+++ PAGE TEXT +++

Sigrid had a dream about travelling with buses and trains, returning to a train station on Otta and to a farm she had lived all her life. If only once to see the sunrise in freedom, rising above the hills in the morning.
Sigrid’s dream was once again fulfilled, a spring day in 1945. By buses and trains she follwed the map she had sewed with her own hands. She stepped off on a train station that no longer had soldiers speaking foreign languages, to return to a daughter who no longer recognized her. Empty handed wearing only a coat with hidden rooms in the lining, she made a promise to herself, to no longer dream about busss and trains.
I can only hope that Sigrid’s second and last journey was closer to her dream than the first. In a bed between white, steril walls she was still holding a sheet, containing a map, names and dates. She left her sanity back on a concrete floor on Grini, along with 17.000 woman and men who ended their journey in unmarked graves. But because of one woman and her hidden dreams, at least a few of their names returned by busss and trains.

+++ RECORDED DATA +++

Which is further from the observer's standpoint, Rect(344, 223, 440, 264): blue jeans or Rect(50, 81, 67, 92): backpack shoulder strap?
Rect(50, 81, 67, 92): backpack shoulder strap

+++

EXERCISE REQUIREMENTS: From the passage about Sigrid, write out again the part that begins at the words "Sigrid’s dream was" and stops after "about busss and trains.", swapping "coat" for "jacket".

FULL OUTPUT:
Sigrid’s dream was once again fulfilled, a spring day in 1945. By buses and trains she follwed the map she had sewed with her own hands. She stepped off on a train station that no longer had soldiers speaking foreign languages, to return to a daughter who no longer recognized her. Empty handed wearing only a jacket with hidden rooms in the lining, she made a promise to herself, to no longer dream about busss and trains.